If we have all agreed to this in advance, and we all know how to do it, then it is OK to rebase your published commits. If not, well, you might be making a lot of work for someone else, perhaps many "someone else"s, who may not know how to use the (not so great) tools for dealing with an "upstream rebase".

0
Josh E On

A Rebase operation is a potentially "destructive" one because precisely because it is so powerful. The power of rebase comes from the fact that it can rewrite the commit history of a particular branch. This doesn't seem like a big deal until you consider what happens in any situation where two or more people disagree on a historical record.

When you push a branch up to the server, you're not just pushing the current state of the branch, you're pushing its history as well. Any future merge or branching will take this history into account when applying/comparing changes.

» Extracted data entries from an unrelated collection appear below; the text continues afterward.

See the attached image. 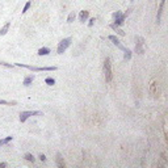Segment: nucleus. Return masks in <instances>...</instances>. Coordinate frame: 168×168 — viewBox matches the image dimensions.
Here are the masks:
<instances>
[{
    "label": "nucleus",
    "mask_w": 168,
    "mask_h": 168,
    "mask_svg": "<svg viewBox=\"0 0 168 168\" xmlns=\"http://www.w3.org/2000/svg\"><path fill=\"white\" fill-rule=\"evenodd\" d=\"M57 166L59 167V168H63L64 167V162H63V158H62V155H61V152H57Z\"/></svg>",
    "instance_id": "9b49d317"
},
{
    "label": "nucleus",
    "mask_w": 168,
    "mask_h": 168,
    "mask_svg": "<svg viewBox=\"0 0 168 168\" xmlns=\"http://www.w3.org/2000/svg\"><path fill=\"white\" fill-rule=\"evenodd\" d=\"M13 139V137H7L5 139H0V146H4V145H7V143H9Z\"/></svg>",
    "instance_id": "f3484780"
},
{
    "label": "nucleus",
    "mask_w": 168,
    "mask_h": 168,
    "mask_svg": "<svg viewBox=\"0 0 168 168\" xmlns=\"http://www.w3.org/2000/svg\"><path fill=\"white\" fill-rule=\"evenodd\" d=\"M9 28H11V22H7V24L4 25V26L0 29V36H5L8 33V30H9Z\"/></svg>",
    "instance_id": "ddd939ff"
},
{
    "label": "nucleus",
    "mask_w": 168,
    "mask_h": 168,
    "mask_svg": "<svg viewBox=\"0 0 168 168\" xmlns=\"http://www.w3.org/2000/svg\"><path fill=\"white\" fill-rule=\"evenodd\" d=\"M32 7V1H28L26 4L24 5V9H22V13H26L28 11H29V8Z\"/></svg>",
    "instance_id": "412c9836"
},
{
    "label": "nucleus",
    "mask_w": 168,
    "mask_h": 168,
    "mask_svg": "<svg viewBox=\"0 0 168 168\" xmlns=\"http://www.w3.org/2000/svg\"><path fill=\"white\" fill-rule=\"evenodd\" d=\"M88 17H89V12H88V11H82V12L79 13V21L80 22L87 21V20H88Z\"/></svg>",
    "instance_id": "1a4fd4ad"
},
{
    "label": "nucleus",
    "mask_w": 168,
    "mask_h": 168,
    "mask_svg": "<svg viewBox=\"0 0 168 168\" xmlns=\"http://www.w3.org/2000/svg\"><path fill=\"white\" fill-rule=\"evenodd\" d=\"M0 66L8 67V68H12V67H13V64H11V63H5V62H0Z\"/></svg>",
    "instance_id": "5701e85b"
},
{
    "label": "nucleus",
    "mask_w": 168,
    "mask_h": 168,
    "mask_svg": "<svg viewBox=\"0 0 168 168\" xmlns=\"http://www.w3.org/2000/svg\"><path fill=\"white\" fill-rule=\"evenodd\" d=\"M45 83L47 84V85H54L55 84V79H53V78H46V79H45Z\"/></svg>",
    "instance_id": "aec40b11"
},
{
    "label": "nucleus",
    "mask_w": 168,
    "mask_h": 168,
    "mask_svg": "<svg viewBox=\"0 0 168 168\" xmlns=\"http://www.w3.org/2000/svg\"><path fill=\"white\" fill-rule=\"evenodd\" d=\"M71 41H72V40H71L70 37L63 38V40L59 42L58 47H57V53H58V54H63V53L70 47V45H71Z\"/></svg>",
    "instance_id": "7ed1b4c3"
},
{
    "label": "nucleus",
    "mask_w": 168,
    "mask_h": 168,
    "mask_svg": "<svg viewBox=\"0 0 168 168\" xmlns=\"http://www.w3.org/2000/svg\"><path fill=\"white\" fill-rule=\"evenodd\" d=\"M110 28H112V29H113V30H116V33H117V34H120V36H125V32H124V30H122V29H120V26H117V25L112 24V25H110Z\"/></svg>",
    "instance_id": "4468645a"
},
{
    "label": "nucleus",
    "mask_w": 168,
    "mask_h": 168,
    "mask_svg": "<svg viewBox=\"0 0 168 168\" xmlns=\"http://www.w3.org/2000/svg\"><path fill=\"white\" fill-rule=\"evenodd\" d=\"M7 167V163H0V168H5Z\"/></svg>",
    "instance_id": "a878e982"
},
{
    "label": "nucleus",
    "mask_w": 168,
    "mask_h": 168,
    "mask_svg": "<svg viewBox=\"0 0 168 168\" xmlns=\"http://www.w3.org/2000/svg\"><path fill=\"white\" fill-rule=\"evenodd\" d=\"M24 159L25 160H28V162H32V163H34V160H36V158L33 156V154H30V152H26L24 155Z\"/></svg>",
    "instance_id": "2eb2a0df"
},
{
    "label": "nucleus",
    "mask_w": 168,
    "mask_h": 168,
    "mask_svg": "<svg viewBox=\"0 0 168 168\" xmlns=\"http://www.w3.org/2000/svg\"><path fill=\"white\" fill-rule=\"evenodd\" d=\"M103 71H104L105 80H106L108 83H110L112 79H113V72H112V63H110V59H109V58H106V59L104 61Z\"/></svg>",
    "instance_id": "f257e3e1"
},
{
    "label": "nucleus",
    "mask_w": 168,
    "mask_h": 168,
    "mask_svg": "<svg viewBox=\"0 0 168 168\" xmlns=\"http://www.w3.org/2000/svg\"><path fill=\"white\" fill-rule=\"evenodd\" d=\"M17 67H24V68H28L33 72H38V71H55L57 67H36V66H29V64H24V63H16Z\"/></svg>",
    "instance_id": "f03ea898"
},
{
    "label": "nucleus",
    "mask_w": 168,
    "mask_h": 168,
    "mask_svg": "<svg viewBox=\"0 0 168 168\" xmlns=\"http://www.w3.org/2000/svg\"><path fill=\"white\" fill-rule=\"evenodd\" d=\"M33 80H34V75H28V76H25L24 82H22V84H24L25 87H29L30 84L33 83Z\"/></svg>",
    "instance_id": "9d476101"
},
{
    "label": "nucleus",
    "mask_w": 168,
    "mask_h": 168,
    "mask_svg": "<svg viewBox=\"0 0 168 168\" xmlns=\"http://www.w3.org/2000/svg\"><path fill=\"white\" fill-rule=\"evenodd\" d=\"M124 59L125 61H130L131 59V54H133V53H131V50H129V49H125L124 50Z\"/></svg>",
    "instance_id": "dca6fc26"
},
{
    "label": "nucleus",
    "mask_w": 168,
    "mask_h": 168,
    "mask_svg": "<svg viewBox=\"0 0 168 168\" xmlns=\"http://www.w3.org/2000/svg\"><path fill=\"white\" fill-rule=\"evenodd\" d=\"M108 40H109V41H112V42H113V45H116V46H117V47H118V49H120V50H122V51H124V50L126 49V47L124 46V45H122V43H121V41H120V40H118V38H117V37H116V36L110 34V36H109V37H108Z\"/></svg>",
    "instance_id": "423d86ee"
},
{
    "label": "nucleus",
    "mask_w": 168,
    "mask_h": 168,
    "mask_svg": "<svg viewBox=\"0 0 168 168\" xmlns=\"http://www.w3.org/2000/svg\"><path fill=\"white\" fill-rule=\"evenodd\" d=\"M40 57H45V55H49L50 54V49L49 47H41L40 50H38V53H37Z\"/></svg>",
    "instance_id": "f8f14e48"
},
{
    "label": "nucleus",
    "mask_w": 168,
    "mask_h": 168,
    "mask_svg": "<svg viewBox=\"0 0 168 168\" xmlns=\"http://www.w3.org/2000/svg\"><path fill=\"white\" fill-rule=\"evenodd\" d=\"M32 116H42V112L40 110H25L20 113V122H25Z\"/></svg>",
    "instance_id": "20e7f679"
},
{
    "label": "nucleus",
    "mask_w": 168,
    "mask_h": 168,
    "mask_svg": "<svg viewBox=\"0 0 168 168\" xmlns=\"http://www.w3.org/2000/svg\"><path fill=\"white\" fill-rule=\"evenodd\" d=\"M151 93H152L154 96H156V82L155 80H152V83H151Z\"/></svg>",
    "instance_id": "6ab92c4d"
},
{
    "label": "nucleus",
    "mask_w": 168,
    "mask_h": 168,
    "mask_svg": "<svg viewBox=\"0 0 168 168\" xmlns=\"http://www.w3.org/2000/svg\"><path fill=\"white\" fill-rule=\"evenodd\" d=\"M125 17H126V16L124 15V13H122L121 16H118V17H114V22H113V24L117 25V26H121V25L125 22Z\"/></svg>",
    "instance_id": "6e6552de"
},
{
    "label": "nucleus",
    "mask_w": 168,
    "mask_h": 168,
    "mask_svg": "<svg viewBox=\"0 0 168 168\" xmlns=\"http://www.w3.org/2000/svg\"><path fill=\"white\" fill-rule=\"evenodd\" d=\"M75 17H76V15H75V12H71V13H70V15H68V17H67V22H68V24H71V22H74Z\"/></svg>",
    "instance_id": "a211bd4d"
},
{
    "label": "nucleus",
    "mask_w": 168,
    "mask_h": 168,
    "mask_svg": "<svg viewBox=\"0 0 168 168\" xmlns=\"http://www.w3.org/2000/svg\"><path fill=\"white\" fill-rule=\"evenodd\" d=\"M38 158H40V160H41V162H43V163L46 162V156H45L43 154H40V156H38Z\"/></svg>",
    "instance_id": "393cba45"
},
{
    "label": "nucleus",
    "mask_w": 168,
    "mask_h": 168,
    "mask_svg": "<svg viewBox=\"0 0 168 168\" xmlns=\"http://www.w3.org/2000/svg\"><path fill=\"white\" fill-rule=\"evenodd\" d=\"M135 40H137V45H135V53H138V54H145V47H143V45H145V40L142 37H135Z\"/></svg>",
    "instance_id": "39448f33"
},
{
    "label": "nucleus",
    "mask_w": 168,
    "mask_h": 168,
    "mask_svg": "<svg viewBox=\"0 0 168 168\" xmlns=\"http://www.w3.org/2000/svg\"><path fill=\"white\" fill-rule=\"evenodd\" d=\"M164 4H166V0H160V4H159V9H158V15H156V22H158V24H160L162 13H163Z\"/></svg>",
    "instance_id": "0eeeda50"
},
{
    "label": "nucleus",
    "mask_w": 168,
    "mask_h": 168,
    "mask_svg": "<svg viewBox=\"0 0 168 168\" xmlns=\"http://www.w3.org/2000/svg\"><path fill=\"white\" fill-rule=\"evenodd\" d=\"M8 104H12V105H15V104H16V101L9 103V101H7V100H1V99H0V105H8Z\"/></svg>",
    "instance_id": "4be33fe9"
},
{
    "label": "nucleus",
    "mask_w": 168,
    "mask_h": 168,
    "mask_svg": "<svg viewBox=\"0 0 168 168\" xmlns=\"http://www.w3.org/2000/svg\"><path fill=\"white\" fill-rule=\"evenodd\" d=\"M95 21H96V19H91V20H89V22H88V26L91 28V26H93V24H95Z\"/></svg>",
    "instance_id": "b1692460"
}]
</instances>
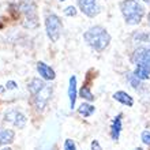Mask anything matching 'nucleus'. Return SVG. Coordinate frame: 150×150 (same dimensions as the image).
Here are the masks:
<instances>
[{"label": "nucleus", "instance_id": "nucleus-15", "mask_svg": "<svg viewBox=\"0 0 150 150\" xmlns=\"http://www.w3.org/2000/svg\"><path fill=\"white\" fill-rule=\"evenodd\" d=\"M96 108L93 107V105H90V104H86L83 103L82 105H79L78 108V113L81 115V116H83V117H89V116H91V115L94 113Z\"/></svg>", "mask_w": 150, "mask_h": 150}, {"label": "nucleus", "instance_id": "nucleus-8", "mask_svg": "<svg viewBox=\"0 0 150 150\" xmlns=\"http://www.w3.org/2000/svg\"><path fill=\"white\" fill-rule=\"evenodd\" d=\"M37 72L40 74V76L44 79V81H53L56 78V74L53 71V68L49 67L47 63L44 62H38L37 63Z\"/></svg>", "mask_w": 150, "mask_h": 150}, {"label": "nucleus", "instance_id": "nucleus-2", "mask_svg": "<svg viewBox=\"0 0 150 150\" xmlns=\"http://www.w3.org/2000/svg\"><path fill=\"white\" fill-rule=\"evenodd\" d=\"M120 10L128 25H138L145 15V8L138 0H123L120 3Z\"/></svg>", "mask_w": 150, "mask_h": 150}, {"label": "nucleus", "instance_id": "nucleus-12", "mask_svg": "<svg viewBox=\"0 0 150 150\" xmlns=\"http://www.w3.org/2000/svg\"><path fill=\"white\" fill-rule=\"evenodd\" d=\"M15 138V132L8 128H0V146L3 145H10L14 142Z\"/></svg>", "mask_w": 150, "mask_h": 150}, {"label": "nucleus", "instance_id": "nucleus-14", "mask_svg": "<svg viewBox=\"0 0 150 150\" xmlns=\"http://www.w3.org/2000/svg\"><path fill=\"white\" fill-rule=\"evenodd\" d=\"M132 74L141 81H146V79L150 78V68L143 66V64H137V67H135Z\"/></svg>", "mask_w": 150, "mask_h": 150}, {"label": "nucleus", "instance_id": "nucleus-22", "mask_svg": "<svg viewBox=\"0 0 150 150\" xmlns=\"http://www.w3.org/2000/svg\"><path fill=\"white\" fill-rule=\"evenodd\" d=\"M91 150H103V147H101V145L98 143V141H93L91 142Z\"/></svg>", "mask_w": 150, "mask_h": 150}, {"label": "nucleus", "instance_id": "nucleus-9", "mask_svg": "<svg viewBox=\"0 0 150 150\" xmlns=\"http://www.w3.org/2000/svg\"><path fill=\"white\" fill-rule=\"evenodd\" d=\"M45 86H47V83L44 82L42 78H33L28 85V90L32 96H36L37 93H40Z\"/></svg>", "mask_w": 150, "mask_h": 150}, {"label": "nucleus", "instance_id": "nucleus-10", "mask_svg": "<svg viewBox=\"0 0 150 150\" xmlns=\"http://www.w3.org/2000/svg\"><path fill=\"white\" fill-rule=\"evenodd\" d=\"M120 132H122V115H117V116L113 117L112 124H111L112 139H113V141H117L119 137H120Z\"/></svg>", "mask_w": 150, "mask_h": 150}, {"label": "nucleus", "instance_id": "nucleus-21", "mask_svg": "<svg viewBox=\"0 0 150 150\" xmlns=\"http://www.w3.org/2000/svg\"><path fill=\"white\" fill-rule=\"evenodd\" d=\"M4 87H6V90H15L16 87H18V85H16L15 81H8V82L4 85Z\"/></svg>", "mask_w": 150, "mask_h": 150}, {"label": "nucleus", "instance_id": "nucleus-25", "mask_svg": "<svg viewBox=\"0 0 150 150\" xmlns=\"http://www.w3.org/2000/svg\"><path fill=\"white\" fill-rule=\"evenodd\" d=\"M135 150H142V149H141V147H138V149H135Z\"/></svg>", "mask_w": 150, "mask_h": 150}, {"label": "nucleus", "instance_id": "nucleus-26", "mask_svg": "<svg viewBox=\"0 0 150 150\" xmlns=\"http://www.w3.org/2000/svg\"><path fill=\"white\" fill-rule=\"evenodd\" d=\"M1 150H11V149H1Z\"/></svg>", "mask_w": 150, "mask_h": 150}, {"label": "nucleus", "instance_id": "nucleus-4", "mask_svg": "<svg viewBox=\"0 0 150 150\" xmlns=\"http://www.w3.org/2000/svg\"><path fill=\"white\" fill-rule=\"evenodd\" d=\"M4 122L12 123L16 128H23L26 126V123H28V119L21 111L12 108V109H10V111H7L4 113Z\"/></svg>", "mask_w": 150, "mask_h": 150}, {"label": "nucleus", "instance_id": "nucleus-7", "mask_svg": "<svg viewBox=\"0 0 150 150\" xmlns=\"http://www.w3.org/2000/svg\"><path fill=\"white\" fill-rule=\"evenodd\" d=\"M132 62L150 68V48H138L132 55Z\"/></svg>", "mask_w": 150, "mask_h": 150}, {"label": "nucleus", "instance_id": "nucleus-24", "mask_svg": "<svg viewBox=\"0 0 150 150\" xmlns=\"http://www.w3.org/2000/svg\"><path fill=\"white\" fill-rule=\"evenodd\" d=\"M143 1H146V3H150V0H143Z\"/></svg>", "mask_w": 150, "mask_h": 150}, {"label": "nucleus", "instance_id": "nucleus-5", "mask_svg": "<svg viewBox=\"0 0 150 150\" xmlns=\"http://www.w3.org/2000/svg\"><path fill=\"white\" fill-rule=\"evenodd\" d=\"M52 96V87L51 86H45L42 90L37 93L36 96H33V103H34V107L37 108V111H44V108L47 107L48 101Z\"/></svg>", "mask_w": 150, "mask_h": 150}, {"label": "nucleus", "instance_id": "nucleus-28", "mask_svg": "<svg viewBox=\"0 0 150 150\" xmlns=\"http://www.w3.org/2000/svg\"><path fill=\"white\" fill-rule=\"evenodd\" d=\"M59 1H66V0H59Z\"/></svg>", "mask_w": 150, "mask_h": 150}, {"label": "nucleus", "instance_id": "nucleus-13", "mask_svg": "<svg viewBox=\"0 0 150 150\" xmlns=\"http://www.w3.org/2000/svg\"><path fill=\"white\" fill-rule=\"evenodd\" d=\"M113 98L116 100V101H119V103H122L123 105H127V107H132L134 105V100H132V97H131L128 93H126V91H116V93H113Z\"/></svg>", "mask_w": 150, "mask_h": 150}, {"label": "nucleus", "instance_id": "nucleus-27", "mask_svg": "<svg viewBox=\"0 0 150 150\" xmlns=\"http://www.w3.org/2000/svg\"><path fill=\"white\" fill-rule=\"evenodd\" d=\"M149 25H150V15H149Z\"/></svg>", "mask_w": 150, "mask_h": 150}, {"label": "nucleus", "instance_id": "nucleus-16", "mask_svg": "<svg viewBox=\"0 0 150 150\" xmlns=\"http://www.w3.org/2000/svg\"><path fill=\"white\" fill-rule=\"evenodd\" d=\"M79 96L82 97V100H86V101H93L94 100V96L87 86H82V89L79 90Z\"/></svg>", "mask_w": 150, "mask_h": 150}, {"label": "nucleus", "instance_id": "nucleus-17", "mask_svg": "<svg viewBox=\"0 0 150 150\" xmlns=\"http://www.w3.org/2000/svg\"><path fill=\"white\" fill-rule=\"evenodd\" d=\"M127 81L130 82V85L134 87V89H139V87L142 86V83H141L142 81L137 78L134 74H128V76H127Z\"/></svg>", "mask_w": 150, "mask_h": 150}, {"label": "nucleus", "instance_id": "nucleus-20", "mask_svg": "<svg viewBox=\"0 0 150 150\" xmlns=\"http://www.w3.org/2000/svg\"><path fill=\"white\" fill-rule=\"evenodd\" d=\"M142 142L145 145H147V146H150V131L149 130L142 132Z\"/></svg>", "mask_w": 150, "mask_h": 150}, {"label": "nucleus", "instance_id": "nucleus-11", "mask_svg": "<svg viewBox=\"0 0 150 150\" xmlns=\"http://www.w3.org/2000/svg\"><path fill=\"white\" fill-rule=\"evenodd\" d=\"M68 98H70V108L74 109L75 103H76V78L72 75L70 78V85H68Z\"/></svg>", "mask_w": 150, "mask_h": 150}, {"label": "nucleus", "instance_id": "nucleus-3", "mask_svg": "<svg viewBox=\"0 0 150 150\" xmlns=\"http://www.w3.org/2000/svg\"><path fill=\"white\" fill-rule=\"evenodd\" d=\"M45 29H47L48 38L51 40L52 42H56L60 37L63 23H62L60 18L56 14L49 12V14H47V18H45Z\"/></svg>", "mask_w": 150, "mask_h": 150}, {"label": "nucleus", "instance_id": "nucleus-18", "mask_svg": "<svg viewBox=\"0 0 150 150\" xmlns=\"http://www.w3.org/2000/svg\"><path fill=\"white\" fill-rule=\"evenodd\" d=\"M64 150H76L75 142L72 139H66V142H64Z\"/></svg>", "mask_w": 150, "mask_h": 150}, {"label": "nucleus", "instance_id": "nucleus-1", "mask_svg": "<svg viewBox=\"0 0 150 150\" xmlns=\"http://www.w3.org/2000/svg\"><path fill=\"white\" fill-rule=\"evenodd\" d=\"M83 38L89 47L97 52H103L111 42V36L103 26H91L85 32Z\"/></svg>", "mask_w": 150, "mask_h": 150}, {"label": "nucleus", "instance_id": "nucleus-6", "mask_svg": "<svg viewBox=\"0 0 150 150\" xmlns=\"http://www.w3.org/2000/svg\"><path fill=\"white\" fill-rule=\"evenodd\" d=\"M76 3H78L81 11H82L85 15L90 16V18H94L100 12L97 0H76Z\"/></svg>", "mask_w": 150, "mask_h": 150}, {"label": "nucleus", "instance_id": "nucleus-19", "mask_svg": "<svg viewBox=\"0 0 150 150\" xmlns=\"http://www.w3.org/2000/svg\"><path fill=\"white\" fill-rule=\"evenodd\" d=\"M64 14L67 16H75L76 15V8H75L74 6H68V7L64 10Z\"/></svg>", "mask_w": 150, "mask_h": 150}, {"label": "nucleus", "instance_id": "nucleus-23", "mask_svg": "<svg viewBox=\"0 0 150 150\" xmlns=\"http://www.w3.org/2000/svg\"><path fill=\"white\" fill-rule=\"evenodd\" d=\"M4 89H6V87H1V86H0V94H1V93L4 91Z\"/></svg>", "mask_w": 150, "mask_h": 150}]
</instances>
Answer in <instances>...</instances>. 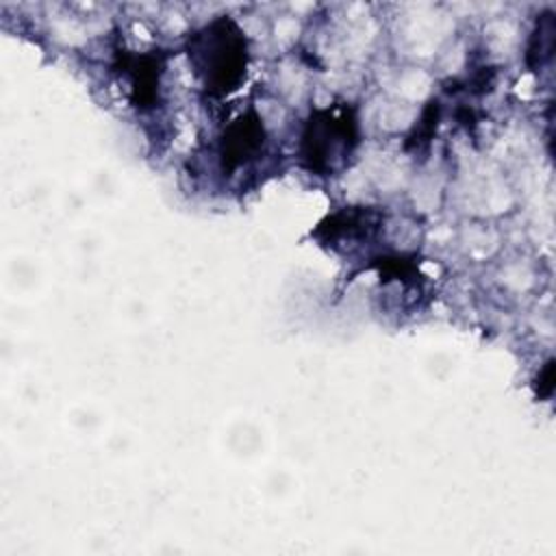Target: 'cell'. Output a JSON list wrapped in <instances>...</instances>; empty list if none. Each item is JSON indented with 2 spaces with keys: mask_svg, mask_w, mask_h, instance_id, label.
I'll return each mask as SVG.
<instances>
[{
  "mask_svg": "<svg viewBox=\"0 0 556 556\" xmlns=\"http://www.w3.org/2000/svg\"><path fill=\"white\" fill-rule=\"evenodd\" d=\"M187 56L204 93L224 98L245 80L248 37L232 17L219 15L189 35Z\"/></svg>",
  "mask_w": 556,
  "mask_h": 556,
  "instance_id": "obj_1",
  "label": "cell"
},
{
  "mask_svg": "<svg viewBox=\"0 0 556 556\" xmlns=\"http://www.w3.org/2000/svg\"><path fill=\"white\" fill-rule=\"evenodd\" d=\"M358 146V117L352 104L313 109L300 135V163L317 176H332L348 165Z\"/></svg>",
  "mask_w": 556,
  "mask_h": 556,
  "instance_id": "obj_2",
  "label": "cell"
},
{
  "mask_svg": "<svg viewBox=\"0 0 556 556\" xmlns=\"http://www.w3.org/2000/svg\"><path fill=\"white\" fill-rule=\"evenodd\" d=\"M115 72L130 83V104L137 111H152L161 102V76L165 72V56L161 52H130L117 48L113 54Z\"/></svg>",
  "mask_w": 556,
  "mask_h": 556,
  "instance_id": "obj_3",
  "label": "cell"
},
{
  "mask_svg": "<svg viewBox=\"0 0 556 556\" xmlns=\"http://www.w3.org/2000/svg\"><path fill=\"white\" fill-rule=\"evenodd\" d=\"M265 141H267V128L263 124V117L254 109H248L245 113L228 122L219 135V148H217L219 167L224 176H230L239 167L254 161L261 154Z\"/></svg>",
  "mask_w": 556,
  "mask_h": 556,
  "instance_id": "obj_4",
  "label": "cell"
},
{
  "mask_svg": "<svg viewBox=\"0 0 556 556\" xmlns=\"http://www.w3.org/2000/svg\"><path fill=\"white\" fill-rule=\"evenodd\" d=\"M384 224V211L378 206L367 204H354L343 206L330 215H326L315 230H311V237L319 239L328 245L339 243H352V241H369L374 239Z\"/></svg>",
  "mask_w": 556,
  "mask_h": 556,
  "instance_id": "obj_5",
  "label": "cell"
},
{
  "mask_svg": "<svg viewBox=\"0 0 556 556\" xmlns=\"http://www.w3.org/2000/svg\"><path fill=\"white\" fill-rule=\"evenodd\" d=\"M554 37H556V17L554 11H543L536 22L534 28L530 33L528 46H526V65L532 72H539L541 67H545L552 56H554Z\"/></svg>",
  "mask_w": 556,
  "mask_h": 556,
  "instance_id": "obj_6",
  "label": "cell"
},
{
  "mask_svg": "<svg viewBox=\"0 0 556 556\" xmlns=\"http://www.w3.org/2000/svg\"><path fill=\"white\" fill-rule=\"evenodd\" d=\"M367 269H376L382 282L397 280L406 287L408 285L419 287L424 280L415 254H382V256L371 258Z\"/></svg>",
  "mask_w": 556,
  "mask_h": 556,
  "instance_id": "obj_7",
  "label": "cell"
},
{
  "mask_svg": "<svg viewBox=\"0 0 556 556\" xmlns=\"http://www.w3.org/2000/svg\"><path fill=\"white\" fill-rule=\"evenodd\" d=\"M439 119H441V102L437 98L428 100L424 111H421V115H419V119L413 124V128L408 130V135L404 139V150L413 152V154L428 150L430 141L437 135Z\"/></svg>",
  "mask_w": 556,
  "mask_h": 556,
  "instance_id": "obj_8",
  "label": "cell"
},
{
  "mask_svg": "<svg viewBox=\"0 0 556 556\" xmlns=\"http://www.w3.org/2000/svg\"><path fill=\"white\" fill-rule=\"evenodd\" d=\"M534 391L536 397L547 400L554 393V358H547L545 365L539 369L536 378H534Z\"/></svg>",
  "mask_w": 556,
  "mask_h": 556,
  "instance_id": "obj_9",
  "label": "cell"
}]
</instances>
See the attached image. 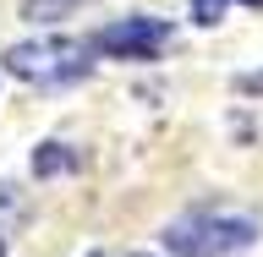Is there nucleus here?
Wrapping results in <instances>:
<instances>
[{
	"label": "nucleus",
	"mask_w": 263,
	"mask_h": 257,
	"mask_svg": "<svg viewBox=\"0 0 263 257\" xmlns=\"http://www.w3.org/2000/svg\"><path fill=\"white\" fill-rule=\"evenodd\" d=\"M159 241L170 246V257H236L258 241V225L241 219V213H209L203 208V213L170 219Z\"/></svg>",
	"instance_id": "nucleus-1"
},
{
	"label": "nucleus",
	"mask_w": 263,
	"mask_h": 257,
	"mask_svg": "<svg viewBox=\"0 0 263 257\" xmlns=\"http://www.w3.org/2000/svg\"><path fill=\"white\" fill-rule=\"evenodd\" d=\"M88 66H93V44H88V38H61V33L28 38V44L6 49V71L22 77V82H39V88L77 82V77H88Z\"/></svg>",
	"instance_id": "nucleus-2"
},
{
	"label": "nucleus",
	"mask_w": 263,
	"mask_h": 257,
	"mask_svg": "<svg viewBox=\"0 0 263 257\" xmlns=\"http://www.w3.org/2000/svg\"><path fill=\"white\" fill-rule=\"evenodd\" d=\"M164 44H170V22L164 16H126V22H110L93 38V49L121 55V61H154Z\"/></svg>",
	"instance_id": "nucleus-3"
},
{
	"label": "nucleus",
	"mask_w": 263,
	"mask_h": 257,
	"mask_svg": "<svg viewBox=\"0 0 263 257\" xmlns=\"http://www.w3.org/2000/svg\"><path fill=\"white\" fill-rule=\"evenodd\" d=\"M61 170H77V153L66 143H44L33 153V175H61Z\"/></svg>",
	"instance_id": "nucleus-4"
},
{
	"label": "nucleus",
	"mask_w": 263,
	"mask_h": 257,
	"mask_svg": "<svg viewBox=\"0 0 263 257\" xmlns=\"http://www.w3.org/2000/svg\"><path fill=\"white\" fill-rule=\"evenodd\" d=\"M225 6H230V0H192V16L203 22V28H214V22L225 16Z\"/></svg>",
	"instance_id": "nucleus-5"
},
{
	"label": "nucleus",
	"mask_w": 263,
	"mask_h": 257,
	"mask_svg": "<svg viewBox=\"0 0 263 257\" xmlns=\"http://www.w3.org/2000/svg\"><path fill=\"white\" fill-rule=\"evenodd\" d=\"M241 6H263V0H241Z\"/></svg>",
	"instance_id": "nucleus-6"
},
{
	"label": "nucleus",
	"mask_w": 263,
	"mask_h": 257,
	"mask_svg": "<svg viewBox=\"0 0 263 257\" xmlns=\"http://www.w3.org/2000/svg\"><path fill=\"white\" fill-rule=\"evenodd\" d=\"M0 257H6V235H0Z\"/></svg>",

If you rebase a branch that's already been pushed to the server, anyone who had already pulled the branch will now be unable to plot a clean path from their commits to yours. Thus, they will be faced with inconsistent histories and merge conflicts rippling across the repository

The unfortunate souls dealing with this will likely not have warm and fuzzy feelings towards you, because you've just cost them a non-trivial amount of time and effort.

0
Ashish Mathew On

From the Pro Git book.

When you rebase stuff, you’re abandoning existing commits and creating new ones that are similar but different. If you push commits somewhere and others pull them down and base work on them, and then you rewrite those commits with git rebase and push them up again, your collaborators will have to re-merge their work and things will get messy when you try to pull their work back into yours.